Middle Infield Adjustment Watch
Obviously, right now, Brad Miller and Nick Franklin are kind of growing together. They’re not literally growing together, but they’re *developing together* as Mariners middle infielders. When they’re going well, they look like foundation pieces for the next good Mariners team. When they’re not going well, it’s no biggie, they’re rookies, they’re supposed to slump, they’ll build character and be better for it in the long run. Not a whole lot of downside with rooting for young players. It’s all either good news or no news, until you have a quality player or a player who’s too old to still be young and learning. Then it’s on the player for being an annoying bust, like Jeremy Reed. Jeremy Reed is 32 years old. Jacoby Ellsbury is 29.
Anyway, what the Mariners are doing is trying to figure out whether Miller and Franklin will make up next year’s middle infield. Clearly, the potential is there; clearly, there’s some work to be done, on Franklin’s offense and Miller’s defense. Given their somewhat similar backgrounds you could call them the Double Play Twins if that nickname didn’t carry an Indian curse. Instead you can just call them Brad Miller and Nick Franklin, and in order to proceed, I’ll note that Miller debuted almost exactly a month after Franklin did.
From his debut through June 28, Franklin batted 117 times in 29 games and 27 starts. From his debut through July 30, Miller batted 116 times in 27 games and 25 starts. We’ll refer to these as Phase One. All their games and plate appearances since? We’ll refer to those as Phase Two. Let’s dig just a little bit into adjustment periods and whatnot.
For his first stretch, Franklin saw about 69% of what Brooks Baseball classifies as “hard” pitches. So, fastballs, basically. He batted .302/.368/.500, with 15% strikeouts. He had 13 extra-base hits, and nine of them came off hard pitches.
For his first stretch, Miller saw about 68% hard pitches. He batted .240/.319/.394, with 17% strikeouts. Of his ten extra-base hits, five came off hard pitches.

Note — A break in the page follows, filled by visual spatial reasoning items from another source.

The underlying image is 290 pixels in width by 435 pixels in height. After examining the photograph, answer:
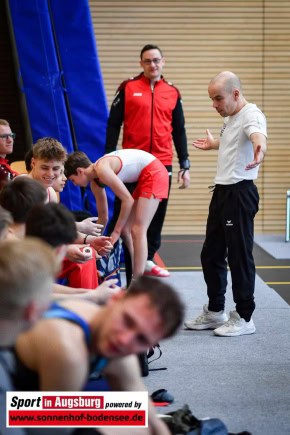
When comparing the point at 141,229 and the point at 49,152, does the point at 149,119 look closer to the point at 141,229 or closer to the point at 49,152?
the point at 141,229

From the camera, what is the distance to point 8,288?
165 cm

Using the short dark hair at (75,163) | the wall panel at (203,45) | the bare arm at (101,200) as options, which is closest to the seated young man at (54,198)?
the short dark hair at (75,163)

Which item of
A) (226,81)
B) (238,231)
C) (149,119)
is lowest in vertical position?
(238,231)

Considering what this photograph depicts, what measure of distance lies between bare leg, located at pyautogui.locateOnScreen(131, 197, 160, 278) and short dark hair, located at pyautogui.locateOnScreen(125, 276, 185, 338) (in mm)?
3579

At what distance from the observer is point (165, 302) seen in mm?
1765

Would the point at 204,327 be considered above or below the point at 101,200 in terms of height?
below

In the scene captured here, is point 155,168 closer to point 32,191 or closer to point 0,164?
point 0,164

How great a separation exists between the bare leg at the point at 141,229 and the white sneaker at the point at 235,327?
39.3 inches

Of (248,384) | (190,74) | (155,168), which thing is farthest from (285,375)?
(190,74)

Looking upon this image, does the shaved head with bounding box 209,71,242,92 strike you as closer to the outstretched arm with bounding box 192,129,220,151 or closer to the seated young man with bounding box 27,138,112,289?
the outstretched arm with bounding box 192,129,220,151

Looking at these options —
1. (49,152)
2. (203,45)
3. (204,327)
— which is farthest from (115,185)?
(203,45)

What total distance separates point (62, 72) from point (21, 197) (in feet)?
11.8

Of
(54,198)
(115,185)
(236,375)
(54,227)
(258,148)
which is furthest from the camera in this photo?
(115,185)

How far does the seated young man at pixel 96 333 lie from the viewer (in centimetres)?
173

For his second stretch, Franklin has seen about 61% hard pitches. He’s batted .193/.263/.366, with 34% strikeouts. Five of his six homers have come off hard stuff, and he’s hardly been able to touch the rest.
For his second stretch, Miller has seen about 57% hard pitches. He’s batted .266/.319/.484, with 16% strikeouts. He has three extra-base hits against hard stuff, and four extra-base hits against breaking stuff.
The short of it: Miller and Franklin have seen somewhat similar reductions in fastballs seen. Of course, there’s a lot more that goes into league adjustments, and Franklin has an extra month of data, so the numbers mean only so much, but what we’re seeing is that Franklin is having a lot of trouble hitting against guys throwing him more bendy stuff, while Miller is handling it just fine. Franklin’s strikeout rate has doubled. Miller’s strikeout rate has stayed the same, and he hasn’t had to sit on heaters. Just based on this, pitchers have no reason yet to change the way they’re working against Franklin, but Miller has passed his tests.
If you want some Franklin optimism, Yasiel Puig went through a little ugly stretch where he couldn’t hit any sliders, then he figured it out overnight and went back to being absolutely incredible. On the other hand, Nick Franklin isn’t Yasiel Puig. If you want some Miller realism, we’re looking at small samples and the league might still be learning him. It’s not like Miller is a known entity, and maybe they’ll discover a hole or two. Maybe he’ll hit a slump like Franklin’s current slump, and maybe he’ll get out of it and maybe he won’t. The future! Can’t tell it. Only know who’s done best recently, which is the best I can do.
Franklin’s been striking out for a while. He saw 64% hard stuff in July, and he’s seen 56% hard stuff in August. He struck out 36% of the time in July, and he’s struck out 29% of the time in August, which might be progress although the rest of his numbers really suck. If Miller had a strikeout phase, it came early — he struck out a quarter of the time through his first couple weeks. Since then he’s been something of a contact machine, tonight excepted, where an awesome lefty was on the mound. And Neal Cotts is also an awesome lefty.
Right now, Miller’s stock is higher. Right now, Miller looks like a legitimate starting shortstop for 2014. Used to be Franklin looked like a lot more of a sure thing, but they know what the problem is and they’re working on it. That should fix his troubles, unless it doesn’t, because not all troubles can just be fixed and smoothed out at the highest level. You don’t need me to tell you it’s going to be a critical last month and a half, for both these guys. From Miller, I’d like to see fewer errors and maintained decent production. From Franklin, I’d like to see way fewer strikeouts. And from Dustin Ackley I’d like to see a home run and from the Mariners I’d like to see 41 consecutive wins. Don’t really care if it’s all because of Raul Ibanez. Grant a dying man’s wish, God*.